Source extract
═══
Looking at it a little cynically for the moment ... in the old days, the main
bottleneck that prevented everyone from having their own commercial computer
game was money and juice with publishers, while the second-place bottleneck
was juice with console manufacturers. Now those factors are much less
restricting than before, so everyone has their own indie game. ;) But that
means there are many, many more games than the maximum number that can ever
achieve significant sales and attention. So the new bottleneck is public
attention, and the new king gatekeepers are the gaming media (including Penny
Arcade, Let's Players like Totalbiscuit and so on), who can direct the
public's attention to your game. So which players are ahead in the new game?
═══
(Collected data)
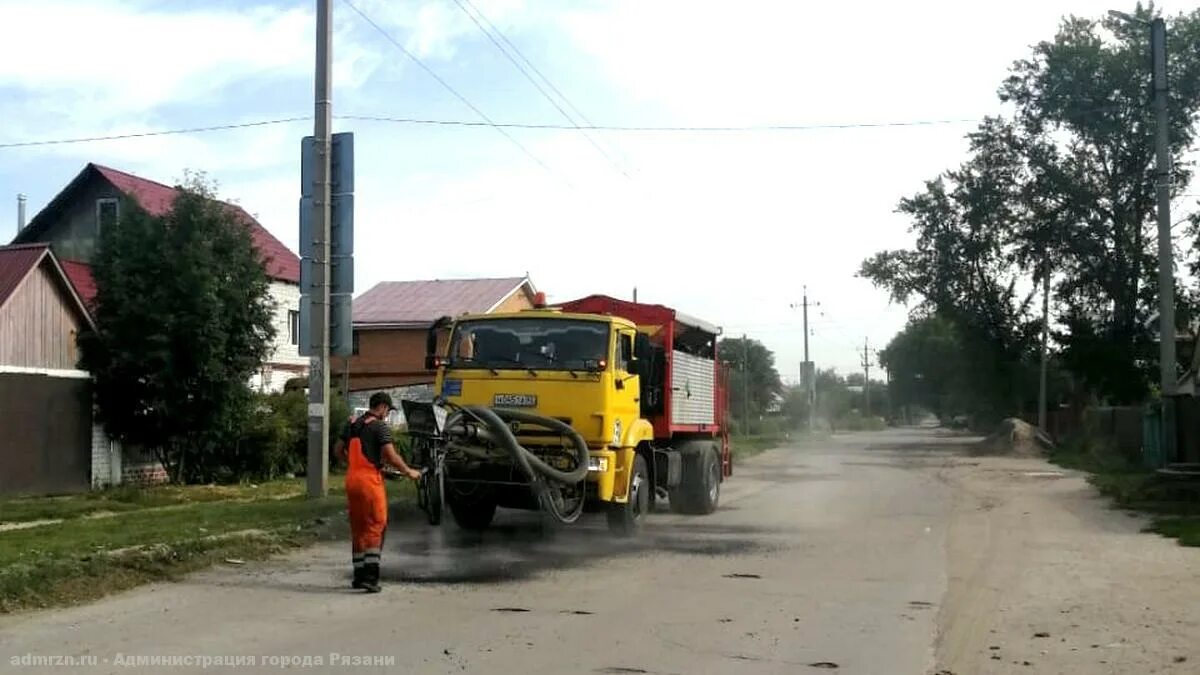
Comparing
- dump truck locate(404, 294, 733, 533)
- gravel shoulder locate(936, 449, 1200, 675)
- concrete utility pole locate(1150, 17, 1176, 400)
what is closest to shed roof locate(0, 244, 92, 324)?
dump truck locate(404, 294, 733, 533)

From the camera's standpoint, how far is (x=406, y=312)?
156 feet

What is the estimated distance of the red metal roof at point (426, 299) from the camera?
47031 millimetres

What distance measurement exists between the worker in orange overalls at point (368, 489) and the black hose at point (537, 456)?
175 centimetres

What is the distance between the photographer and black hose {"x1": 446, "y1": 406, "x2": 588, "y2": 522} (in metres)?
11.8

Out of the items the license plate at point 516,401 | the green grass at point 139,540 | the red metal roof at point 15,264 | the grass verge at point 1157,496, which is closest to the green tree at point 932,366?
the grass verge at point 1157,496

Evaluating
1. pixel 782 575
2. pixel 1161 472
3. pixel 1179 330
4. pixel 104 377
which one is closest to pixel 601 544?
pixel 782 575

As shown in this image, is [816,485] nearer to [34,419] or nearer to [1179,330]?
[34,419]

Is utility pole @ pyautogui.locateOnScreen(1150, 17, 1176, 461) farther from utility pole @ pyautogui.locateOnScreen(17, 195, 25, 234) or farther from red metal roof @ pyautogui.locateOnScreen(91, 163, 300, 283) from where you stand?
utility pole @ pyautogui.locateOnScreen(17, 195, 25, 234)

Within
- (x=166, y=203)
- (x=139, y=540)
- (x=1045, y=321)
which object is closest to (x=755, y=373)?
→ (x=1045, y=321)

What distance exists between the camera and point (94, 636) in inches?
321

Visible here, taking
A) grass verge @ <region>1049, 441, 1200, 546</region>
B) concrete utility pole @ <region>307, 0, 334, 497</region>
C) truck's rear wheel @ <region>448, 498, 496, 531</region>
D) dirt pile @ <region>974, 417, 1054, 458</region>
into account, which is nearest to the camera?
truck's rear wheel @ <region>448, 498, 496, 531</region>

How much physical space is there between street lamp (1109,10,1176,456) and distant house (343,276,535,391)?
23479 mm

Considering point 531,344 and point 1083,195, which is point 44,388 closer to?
═══
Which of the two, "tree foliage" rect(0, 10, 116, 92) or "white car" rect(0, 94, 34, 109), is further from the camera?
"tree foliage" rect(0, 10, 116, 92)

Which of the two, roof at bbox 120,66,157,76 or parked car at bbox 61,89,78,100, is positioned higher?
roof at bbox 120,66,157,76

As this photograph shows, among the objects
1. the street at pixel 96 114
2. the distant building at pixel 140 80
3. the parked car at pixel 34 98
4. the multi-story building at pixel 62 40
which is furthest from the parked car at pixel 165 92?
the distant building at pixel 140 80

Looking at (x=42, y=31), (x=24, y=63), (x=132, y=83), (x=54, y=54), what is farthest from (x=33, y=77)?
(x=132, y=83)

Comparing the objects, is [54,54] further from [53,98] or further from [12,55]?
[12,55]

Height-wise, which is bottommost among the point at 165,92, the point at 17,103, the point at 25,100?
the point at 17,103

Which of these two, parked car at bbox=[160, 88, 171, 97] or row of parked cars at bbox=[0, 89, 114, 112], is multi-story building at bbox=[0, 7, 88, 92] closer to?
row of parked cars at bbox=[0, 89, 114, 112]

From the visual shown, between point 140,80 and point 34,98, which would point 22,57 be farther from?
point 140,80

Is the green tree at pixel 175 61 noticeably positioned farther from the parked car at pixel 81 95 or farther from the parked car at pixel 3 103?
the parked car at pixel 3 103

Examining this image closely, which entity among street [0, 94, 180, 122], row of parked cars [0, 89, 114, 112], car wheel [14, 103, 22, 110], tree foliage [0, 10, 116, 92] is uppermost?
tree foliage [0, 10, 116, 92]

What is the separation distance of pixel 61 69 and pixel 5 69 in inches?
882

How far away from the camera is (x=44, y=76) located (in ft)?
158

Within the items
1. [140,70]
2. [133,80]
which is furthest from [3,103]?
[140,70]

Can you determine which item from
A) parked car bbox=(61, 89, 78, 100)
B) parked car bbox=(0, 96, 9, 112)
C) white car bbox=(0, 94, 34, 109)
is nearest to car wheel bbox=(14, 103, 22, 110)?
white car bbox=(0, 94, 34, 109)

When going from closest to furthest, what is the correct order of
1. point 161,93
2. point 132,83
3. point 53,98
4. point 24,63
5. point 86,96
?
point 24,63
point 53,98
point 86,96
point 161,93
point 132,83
═══
Required action
Extend the passage about indie games and the fight for public attention, picking up right after its final question.

Response to the exercise
Guys with gaming-media juice, either through having gaming-industry
recognition or being ex-journalists themselves. Step forward Tom Francis (PC
Gamer -> Gunpoint), Jim Rossignol (Rock, Paper, Shotgun -> Sir, You Are Being
Hunted) and Lucas Pope (Naughty Dog -> Papers, Please). Now that _is_ a little
too cynical, because the new game does seem to be significantly fairer to
people who simply make (or would be able to make given funding etc.) a game
good enough to deserve attention, and certainly Gunpoint and Papers, Please
are notably good games (I haven't played Sir yet). (I should also emphasise
that I'm not any kind of expert here, I'm just looking at the situation from
the outside.) But I think there's likely some truth to it.

------
xg15
A good review of the game from a few months ago:
[http://scientificgamer.com/thoughts-papers-
please/](http://scientificgamer.com/thoughts-papers-please/)

------
psionski
The guy in the second screenshot does not correspond to his picture in the
passport... in fact, I think that's a spy.